_Task instructions_
Reproduce verbatim the stretch of rows from the line containing "Which of point" through the line containing "3656 millimetres", with both of those lines included.

_Extracted material_
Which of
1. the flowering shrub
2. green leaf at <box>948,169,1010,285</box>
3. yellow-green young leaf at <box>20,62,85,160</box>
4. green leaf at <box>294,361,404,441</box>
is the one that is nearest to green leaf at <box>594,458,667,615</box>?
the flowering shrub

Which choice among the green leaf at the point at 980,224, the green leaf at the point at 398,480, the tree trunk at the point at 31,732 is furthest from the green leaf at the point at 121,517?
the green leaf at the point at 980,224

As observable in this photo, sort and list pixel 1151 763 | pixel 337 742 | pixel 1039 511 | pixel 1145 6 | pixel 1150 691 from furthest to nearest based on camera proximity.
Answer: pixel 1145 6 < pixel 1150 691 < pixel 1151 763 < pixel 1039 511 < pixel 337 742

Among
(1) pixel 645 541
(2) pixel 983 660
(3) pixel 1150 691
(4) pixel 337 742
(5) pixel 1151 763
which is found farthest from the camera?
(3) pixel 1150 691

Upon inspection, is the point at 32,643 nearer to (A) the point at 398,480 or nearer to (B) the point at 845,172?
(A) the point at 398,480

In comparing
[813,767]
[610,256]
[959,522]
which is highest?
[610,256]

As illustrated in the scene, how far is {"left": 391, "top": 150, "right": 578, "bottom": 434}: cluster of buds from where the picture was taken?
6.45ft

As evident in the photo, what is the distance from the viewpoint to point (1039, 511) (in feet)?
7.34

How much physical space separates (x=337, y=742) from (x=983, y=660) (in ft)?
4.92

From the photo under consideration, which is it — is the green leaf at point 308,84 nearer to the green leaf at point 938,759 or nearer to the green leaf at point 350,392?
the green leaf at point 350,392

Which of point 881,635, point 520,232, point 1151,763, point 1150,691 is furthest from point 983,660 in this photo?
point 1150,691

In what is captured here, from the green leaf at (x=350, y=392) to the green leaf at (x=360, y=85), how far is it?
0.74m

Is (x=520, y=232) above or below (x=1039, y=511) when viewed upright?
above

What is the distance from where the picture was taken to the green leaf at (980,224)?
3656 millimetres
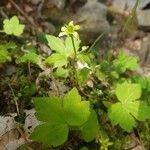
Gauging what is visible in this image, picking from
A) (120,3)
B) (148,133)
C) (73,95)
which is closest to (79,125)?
(73,95)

_Task output_
Which of point 881,635, point 520,232, point 1151,763, point 1150,691 is furthest from point 983,660 in this photo?
point 1150,691

In what is captured here, from the green leaf at (x=350, y=392) to the green leaf at (x=360, y=85), how far is it?
0.74m

Is (x=520, y=232) above or below (x=1039, y=511) when viewed upright?
above

What is the distance from where the picture was taken to the green leaf at (980,224)?
3656 millimetres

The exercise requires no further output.